# Brief
From the line containing "In the context" to the end of the listing, write out every line exactly; leave out everything else.

# Data records
======
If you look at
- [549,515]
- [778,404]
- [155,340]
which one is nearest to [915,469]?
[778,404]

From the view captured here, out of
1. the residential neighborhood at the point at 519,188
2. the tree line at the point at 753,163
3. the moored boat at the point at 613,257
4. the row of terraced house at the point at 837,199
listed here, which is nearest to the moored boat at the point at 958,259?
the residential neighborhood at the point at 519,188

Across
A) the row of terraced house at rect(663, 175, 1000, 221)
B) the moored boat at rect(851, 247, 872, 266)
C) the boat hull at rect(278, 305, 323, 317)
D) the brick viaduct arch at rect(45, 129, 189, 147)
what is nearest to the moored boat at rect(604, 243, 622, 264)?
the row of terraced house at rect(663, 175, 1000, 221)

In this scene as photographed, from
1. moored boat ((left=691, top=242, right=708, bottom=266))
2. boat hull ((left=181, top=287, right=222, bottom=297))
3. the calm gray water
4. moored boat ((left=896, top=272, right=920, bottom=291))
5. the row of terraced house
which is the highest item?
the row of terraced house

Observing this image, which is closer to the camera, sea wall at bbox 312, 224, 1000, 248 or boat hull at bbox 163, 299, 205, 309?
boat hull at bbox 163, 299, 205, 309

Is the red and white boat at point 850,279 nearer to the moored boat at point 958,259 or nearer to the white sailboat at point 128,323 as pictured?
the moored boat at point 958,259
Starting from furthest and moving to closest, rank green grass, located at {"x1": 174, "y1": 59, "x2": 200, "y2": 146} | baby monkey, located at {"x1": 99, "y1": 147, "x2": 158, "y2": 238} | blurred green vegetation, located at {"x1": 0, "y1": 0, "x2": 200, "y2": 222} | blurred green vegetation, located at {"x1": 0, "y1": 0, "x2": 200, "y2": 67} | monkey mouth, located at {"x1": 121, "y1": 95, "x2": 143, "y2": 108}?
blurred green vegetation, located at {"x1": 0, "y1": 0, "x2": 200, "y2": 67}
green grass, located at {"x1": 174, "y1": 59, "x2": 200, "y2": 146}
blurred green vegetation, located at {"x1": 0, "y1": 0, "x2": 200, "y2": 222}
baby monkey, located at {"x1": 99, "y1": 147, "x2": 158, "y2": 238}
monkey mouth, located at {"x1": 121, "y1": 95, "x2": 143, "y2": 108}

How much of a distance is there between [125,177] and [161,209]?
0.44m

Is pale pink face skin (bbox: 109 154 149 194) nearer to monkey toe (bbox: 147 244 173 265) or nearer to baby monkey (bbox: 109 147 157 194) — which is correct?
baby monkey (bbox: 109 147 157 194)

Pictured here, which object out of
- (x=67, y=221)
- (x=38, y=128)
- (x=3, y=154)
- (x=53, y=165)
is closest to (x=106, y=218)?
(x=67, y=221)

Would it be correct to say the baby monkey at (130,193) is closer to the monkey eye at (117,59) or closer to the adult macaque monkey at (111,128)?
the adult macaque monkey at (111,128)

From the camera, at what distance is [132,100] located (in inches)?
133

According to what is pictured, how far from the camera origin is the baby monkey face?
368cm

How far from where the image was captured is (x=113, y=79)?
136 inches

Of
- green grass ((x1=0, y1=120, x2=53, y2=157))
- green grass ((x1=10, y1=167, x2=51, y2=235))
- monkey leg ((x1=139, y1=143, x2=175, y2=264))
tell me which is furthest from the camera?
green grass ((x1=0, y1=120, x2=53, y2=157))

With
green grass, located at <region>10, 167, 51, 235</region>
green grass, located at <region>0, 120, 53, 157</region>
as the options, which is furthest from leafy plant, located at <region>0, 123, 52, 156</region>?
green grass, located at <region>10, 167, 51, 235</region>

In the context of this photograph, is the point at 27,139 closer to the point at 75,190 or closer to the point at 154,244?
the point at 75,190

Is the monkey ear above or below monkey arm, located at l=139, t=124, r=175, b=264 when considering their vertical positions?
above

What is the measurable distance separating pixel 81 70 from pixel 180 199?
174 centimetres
======
# Result below
In the context of this photograph, is the point at 27,139 closer to the point at 75,190 or closer to the point at 154,244?
the point at 75,190

Is the monkey ear above or below monkey arm, located at l=139, t=124, r=175, b=264 when considering their vertical positions?
above

What is the measurable distance separating pixel 81 70 from pixel 180 199?
174 centimetres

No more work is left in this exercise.